The issue I ran into immediately was that I had no configuration access which means I couldn’t do basics like:
- Add a XML sitemap to make sure all core URLs will be crawled
- Ignore robots.txt as the site was set to not be discoverable yet
At $279 / year (the minimum tier), Screaming Frog was a serious commitment for a pre-launch site or a one-off audit. Claude Code was my other obvious alternative but it has its own setup overhead (especially if you want to go deeper).
What do you actually need instead?
So what I needed was an alternative option that would not cost me anything extra. Note that at this stage I had an active Claude Pro subscription (and a completed Claude Code setup where I could make direct changes to my site) – but I wanted to provide a solution that could be done with a free Claude account.

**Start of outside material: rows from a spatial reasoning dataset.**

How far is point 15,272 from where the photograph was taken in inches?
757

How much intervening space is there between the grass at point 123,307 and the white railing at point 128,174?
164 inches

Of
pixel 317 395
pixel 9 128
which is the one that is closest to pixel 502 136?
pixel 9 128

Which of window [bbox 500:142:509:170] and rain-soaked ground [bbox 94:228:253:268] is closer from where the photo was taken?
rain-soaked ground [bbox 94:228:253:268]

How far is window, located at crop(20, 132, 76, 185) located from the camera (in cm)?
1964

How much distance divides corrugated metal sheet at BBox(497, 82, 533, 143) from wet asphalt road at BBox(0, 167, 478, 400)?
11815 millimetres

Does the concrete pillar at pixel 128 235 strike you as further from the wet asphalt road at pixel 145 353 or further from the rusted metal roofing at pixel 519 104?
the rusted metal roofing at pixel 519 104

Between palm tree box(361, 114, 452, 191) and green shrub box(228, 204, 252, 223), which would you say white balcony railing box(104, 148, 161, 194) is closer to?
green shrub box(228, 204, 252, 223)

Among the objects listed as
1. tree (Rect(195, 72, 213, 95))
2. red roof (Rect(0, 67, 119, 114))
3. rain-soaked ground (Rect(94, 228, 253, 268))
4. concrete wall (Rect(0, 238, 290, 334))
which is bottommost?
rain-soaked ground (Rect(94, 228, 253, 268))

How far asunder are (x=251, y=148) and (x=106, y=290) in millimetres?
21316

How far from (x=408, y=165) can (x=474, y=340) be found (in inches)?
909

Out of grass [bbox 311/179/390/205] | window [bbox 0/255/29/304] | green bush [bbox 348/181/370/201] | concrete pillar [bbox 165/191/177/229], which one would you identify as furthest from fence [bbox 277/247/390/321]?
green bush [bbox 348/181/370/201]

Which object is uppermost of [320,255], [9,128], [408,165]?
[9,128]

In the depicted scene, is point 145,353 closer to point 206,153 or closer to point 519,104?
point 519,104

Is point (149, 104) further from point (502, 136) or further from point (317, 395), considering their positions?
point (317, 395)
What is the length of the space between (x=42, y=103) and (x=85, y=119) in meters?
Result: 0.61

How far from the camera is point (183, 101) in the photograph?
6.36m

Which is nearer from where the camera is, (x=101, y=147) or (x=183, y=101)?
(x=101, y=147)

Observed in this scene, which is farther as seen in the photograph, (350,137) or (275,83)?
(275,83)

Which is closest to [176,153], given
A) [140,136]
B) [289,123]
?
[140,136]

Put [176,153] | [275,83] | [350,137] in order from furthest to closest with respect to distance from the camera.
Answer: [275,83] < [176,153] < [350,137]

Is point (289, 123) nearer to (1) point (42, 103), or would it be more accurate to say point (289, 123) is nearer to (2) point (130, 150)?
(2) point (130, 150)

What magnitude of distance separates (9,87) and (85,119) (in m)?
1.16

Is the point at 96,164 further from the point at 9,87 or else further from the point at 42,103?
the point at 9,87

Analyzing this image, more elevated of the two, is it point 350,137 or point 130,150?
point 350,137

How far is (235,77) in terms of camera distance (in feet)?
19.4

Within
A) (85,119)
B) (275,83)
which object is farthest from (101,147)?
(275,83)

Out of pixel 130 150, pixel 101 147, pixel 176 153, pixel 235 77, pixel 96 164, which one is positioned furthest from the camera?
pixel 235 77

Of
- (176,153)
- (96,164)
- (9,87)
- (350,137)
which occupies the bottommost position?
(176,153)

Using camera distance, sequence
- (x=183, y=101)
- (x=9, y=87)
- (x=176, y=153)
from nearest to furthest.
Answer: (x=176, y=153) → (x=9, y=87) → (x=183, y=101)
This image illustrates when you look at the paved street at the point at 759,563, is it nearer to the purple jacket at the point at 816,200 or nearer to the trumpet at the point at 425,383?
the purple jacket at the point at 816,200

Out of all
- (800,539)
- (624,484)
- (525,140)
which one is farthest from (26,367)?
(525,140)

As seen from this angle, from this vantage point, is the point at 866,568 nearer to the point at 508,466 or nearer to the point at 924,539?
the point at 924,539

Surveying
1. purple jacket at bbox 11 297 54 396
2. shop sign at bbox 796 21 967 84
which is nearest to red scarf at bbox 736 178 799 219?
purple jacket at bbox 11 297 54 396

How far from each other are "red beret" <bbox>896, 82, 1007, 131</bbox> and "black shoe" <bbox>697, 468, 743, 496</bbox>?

So what would the absolute basics be to get me up and running?
- A computer (a Mac also counts. Barely),
- Python (free)
- A text editor to save the script (even Notepad works)
- A Claude account (free tier sufficient)
No AI platform costs (a paid Claude account would help but not block progress), no Screaming Frog licence and no Claude Code setup.
For this experiment I wanted the script to handle:
- Crawling all URLs
- Parsing the sitemap
- Ignore robots.txt
- Pull title tags, meta descriptions, H1s, status codes, canonical tags
- Provide a word count
How do you build the crawler?
This prompt was created in collaboration with Claude – I listed my requirements, asked for feedback and if there was anything else to consider.
I need a Python script that crawls a website for an SEO audit. Here's what it needs to do:
Crawl all URLs on the site starting from a given base URL. Also parse the sitemap at /sitemap.xml if one exists, and add any URLs found there to the crawl queue.
For each URL, collect: the URL itself, HTTP status code, page title, meta description, H1 tag (first one found), whether there are multiple H1s on the page, canonical tag, word count (body text only, not navigation or boilerplate), and number of internal links.
Output everything to a CSV file with a timestamped filename.
Include a variable at the top of the script called RESPECT_ROBOTS that can be set to True or False. When set to False, ignore robots.txt rules and crawl all URLs regardless.
Keep dependencies minimal - use only requests and BeautifulSoup. No Scrapy, no Selenium.
The base URL should be easy to change at the top of the script. Add brief comments explaining what each section does so a non-developer can follow it.
My site is de-bri.com and it currently blocks crawlers via robots.txt, so I'll be setting RESPECT_ROBOTS to False for this audit.
Let’s briefly cover each point:
- Crawl all URLs on the site starting from a given base URL. Also parse the sitemap at /sitemap.xml if one exists, and add any URLs found there to the crawl queue.
- This tells the script where to start and makes sure it finds every URL on the site – both by following links on the pages and by reading the XML sitemap directly
- For each URL, collect: the URL itself, HTTP status code, page title, meta description, H1 tag (first one found), whether there are multiple H1s on the page, canonical tag, word count (body text only, not navigation or boilerplate), and number of internal links.
- This is the core data collection of any crawling tool – everything you’d want to check in a standard SEO audit, pulled automatically from every page.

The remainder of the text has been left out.